Pak Beta, dengan senyum penuh arti, menutup sesi dengan sebuah pengingat sederhana namun berharga: ilmu tidak hanya berpendar di atas panggung, tetapi juga mengalir di antara hadirin. Ia mengucapkan terima kasih atas setiap pandangan, gagasan, dan percikan pemikiran yang telah mengisi malam ini, menjadikan forum ini lebih dari sekadar pertemuan—melainkan ruang belajar bersama.
Kontemplasi
Kontemplasi hadir dalam berbagai rupa. Cover lagu Letto ‘Sebelum Cahaya’ menggema di pelataran Cak Durasim. Musik Patrol begitu meriah, gemerlap, sedikit sumbang tapi itulah batas yang membingkai keindahan. Mas Sabrang tampak ikut melantunkan lagu dengan suaranya yang khas. Penonton pun ikut bernyanyi.

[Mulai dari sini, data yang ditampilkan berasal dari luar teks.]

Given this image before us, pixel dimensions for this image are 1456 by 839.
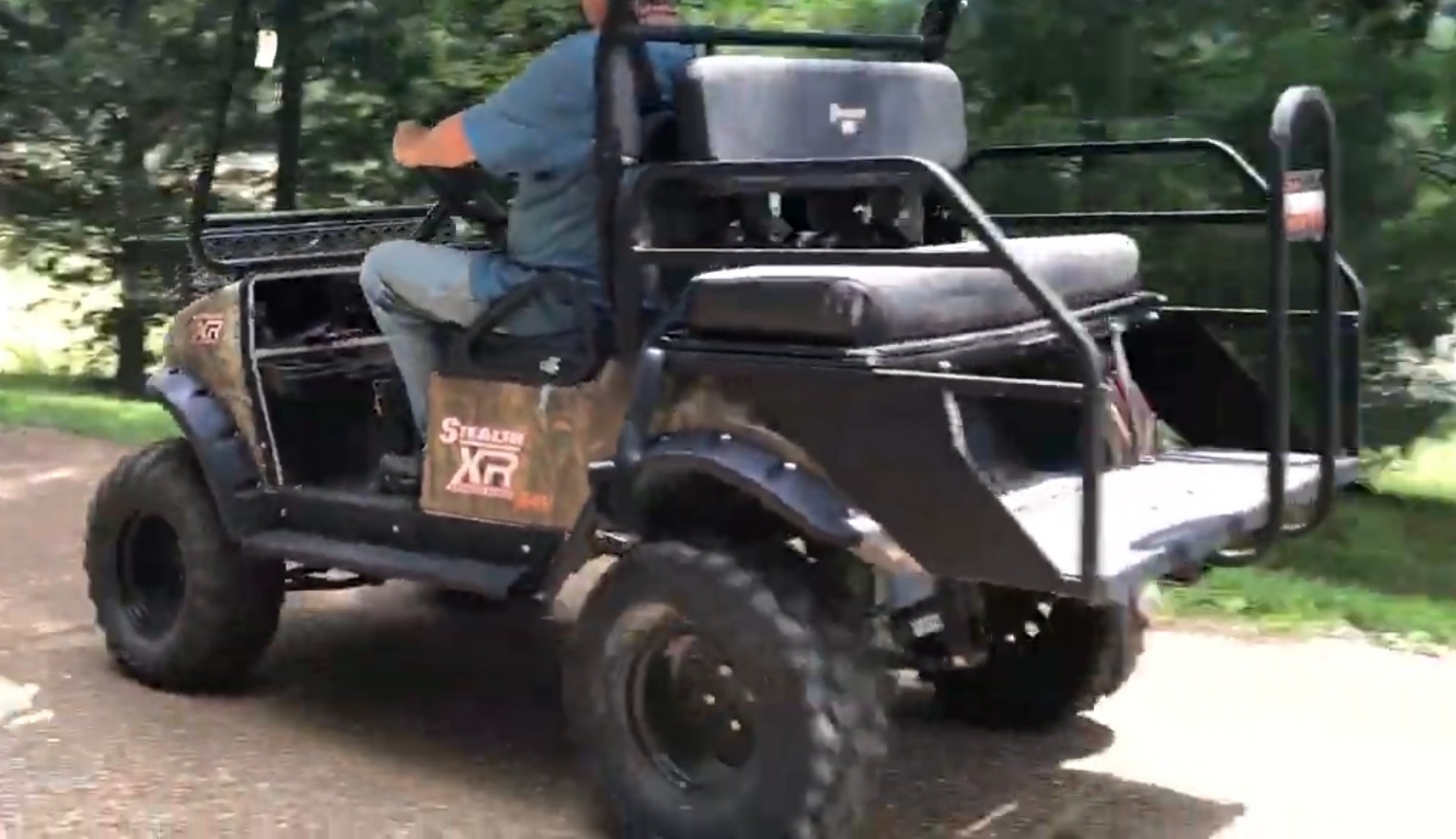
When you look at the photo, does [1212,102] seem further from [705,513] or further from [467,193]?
[705,513]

Dilanjutkan lagu BangbangWetan karya Mbah Nun & Kiai Kanjeng. Aransemen & persembahan yang membuat merinding setiap pendengar. Lagu itu bukan hanya sebuah karya, ia adalah seruan—seruan bagi yang masih terlelap, bagi yang masih ragu, bagi yang lupa bahwa cahaya timur tak pernah padam, hanya tertutupi kabut malam.

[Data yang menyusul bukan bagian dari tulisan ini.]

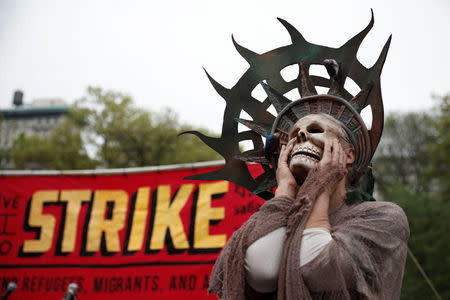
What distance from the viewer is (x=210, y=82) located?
3.07 metres

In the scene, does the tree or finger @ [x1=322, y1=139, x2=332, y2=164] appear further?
the tree

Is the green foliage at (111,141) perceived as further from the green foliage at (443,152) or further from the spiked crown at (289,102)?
the spiked crown at (289,102)

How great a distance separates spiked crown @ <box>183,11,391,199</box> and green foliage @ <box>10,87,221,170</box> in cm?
1820

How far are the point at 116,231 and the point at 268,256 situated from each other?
5266mm

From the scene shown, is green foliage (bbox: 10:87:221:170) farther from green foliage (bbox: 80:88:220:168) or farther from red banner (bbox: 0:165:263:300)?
red banner (bbox: 0:165:263:300)

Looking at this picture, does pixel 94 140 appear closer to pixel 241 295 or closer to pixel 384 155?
pixel 384 155

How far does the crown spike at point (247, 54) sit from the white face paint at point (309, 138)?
679 millimetres

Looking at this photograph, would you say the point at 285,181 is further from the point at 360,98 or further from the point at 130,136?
the point at 130,136

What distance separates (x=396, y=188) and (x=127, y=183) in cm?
1302

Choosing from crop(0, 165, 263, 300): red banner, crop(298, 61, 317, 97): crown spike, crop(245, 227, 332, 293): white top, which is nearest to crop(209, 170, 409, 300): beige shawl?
crop(245, 227, 332, 293): white top

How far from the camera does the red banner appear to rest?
6.37 meters

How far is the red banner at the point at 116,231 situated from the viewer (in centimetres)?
637

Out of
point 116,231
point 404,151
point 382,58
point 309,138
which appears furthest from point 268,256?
point 404,151

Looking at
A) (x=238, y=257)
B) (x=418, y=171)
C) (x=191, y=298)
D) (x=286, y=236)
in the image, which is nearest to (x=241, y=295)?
(x=238, y=257)
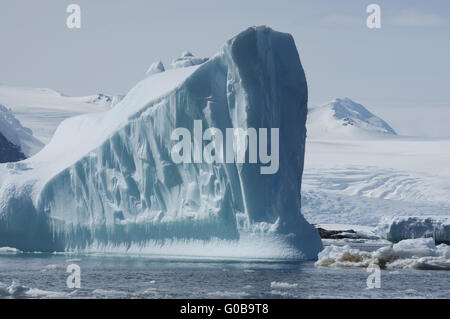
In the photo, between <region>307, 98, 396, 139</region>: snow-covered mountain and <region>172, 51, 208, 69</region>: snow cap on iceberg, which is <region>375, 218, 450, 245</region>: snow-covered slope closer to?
<region>172, 51, 208, 69</region>: snow cap on iceberg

“Ubur ubur ikan lele, ojok mundur le”, penggalan puisi yang dibawakan Mbah Mahdi memungkasi sesi kontemplasi.
Epilog
Memasuki jam 1 dini hari, Majelis Ilmu Bangbangwetan dipungkasi dengan sholawat bersama yang dipimpin oleh Pak Achmad Luthfi .

Malam ini, BangbangWetan tak hanya menjadi ruang bertukar pikiran, tapi juga cermin bagi kita semua. Kebebasan bukan berarti tanpa batas, dan batas bukan berarti penjara—keduanya harus selaras, ngelaras wates, demi menjaga keseimbangan semesta.
Hemat penulis, “Bayangkan jika tidak ada batas kecepatan di jalan raya, hanya pengemudi dengan insting cheetah yang selamat. Jika tidak ada batas antrean di warung makan, hanya mereka yang lihai sikut-menyikut yang mendapat nasi pertama. Jika tidak ada batas kuota Wi-Fi gratis, kita semua akan kehabisan akses karena ulah mereka yang memanfaatkannya tanpa peduli orang lain. Maka dari itu, batasan bukanlah belenggu, melainkan aturan main agar semuanya berjalan dengan adil.”
Selamat melakukan puasa batas, dan berjumpa pada BangbangWetan Edisi Ramadhan!